- JUL. 15, 2008 - Foto - El Gran Guayaquil - EL UNIVERSO
“Debo llevar el pan a mi casa”, afirmó Nixon Alvarado, quien se dedica desde el año pasado a ser taxista informal.
Alvarado, quien está asociado a la Cooperativa de Autos y Camionetas Pascuales, dijo que está dispuesto a seguirse “arriesgando” a que lo detengan o a que le retiren temporalmente su licencia de conducir, pues es la única actividad que tiene para ganarse la vida.
Walter Bustos, presidente de Corporación Eloy Alfaro, que agrupa a unas 200 unidades en Guayaquil, afirmó que la misma posición la tienen por lo menos 1.000 taxistas informales.
Bustos afirmó que la Comisión de Tránsito del Guayas (CTG) debe suspender los operativos en contra de los taxis informales hasta que se resuelva su legalización ofrecida en abril pasado por el presidente de la República, Rafael Correa.
Informó que ayer los dirigentes de la Unión Nacional de Transportistas Ejecutivo Comercial (Unatec) conversaron en Quito con Correa, quien –aseguró Bustos– les ratificó su apoyo y les afirmó que el proyecto de nueva Ley de Tránsito (en el que constaría su legalización) será analizado a tiempo por la Asamblea Nacional Constituyente.

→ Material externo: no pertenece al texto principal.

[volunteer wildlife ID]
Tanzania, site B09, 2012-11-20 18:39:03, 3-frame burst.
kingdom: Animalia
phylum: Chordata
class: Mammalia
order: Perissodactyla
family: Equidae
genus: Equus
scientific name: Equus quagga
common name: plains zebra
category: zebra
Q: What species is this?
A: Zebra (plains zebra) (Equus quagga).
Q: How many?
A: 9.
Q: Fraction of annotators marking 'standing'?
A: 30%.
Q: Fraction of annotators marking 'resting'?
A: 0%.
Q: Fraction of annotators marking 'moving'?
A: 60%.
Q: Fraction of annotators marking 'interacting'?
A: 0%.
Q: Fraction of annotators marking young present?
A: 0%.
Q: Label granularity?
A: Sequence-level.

Los informales también tenían previsto conversar con el ministro de Gobierno, Fernando Bustamante, a quien le pedirán que interponga “sus buenos oficios” y disponga a la CTG que suspenda los operativos en su contra hasta que se analice el proyecto de ley.
Bustos insistió en que su sector desea ser regulado, y afirmó que el usuario tiene derecho a contar con una alternativa de transporte que le ofrezca un buen servicio.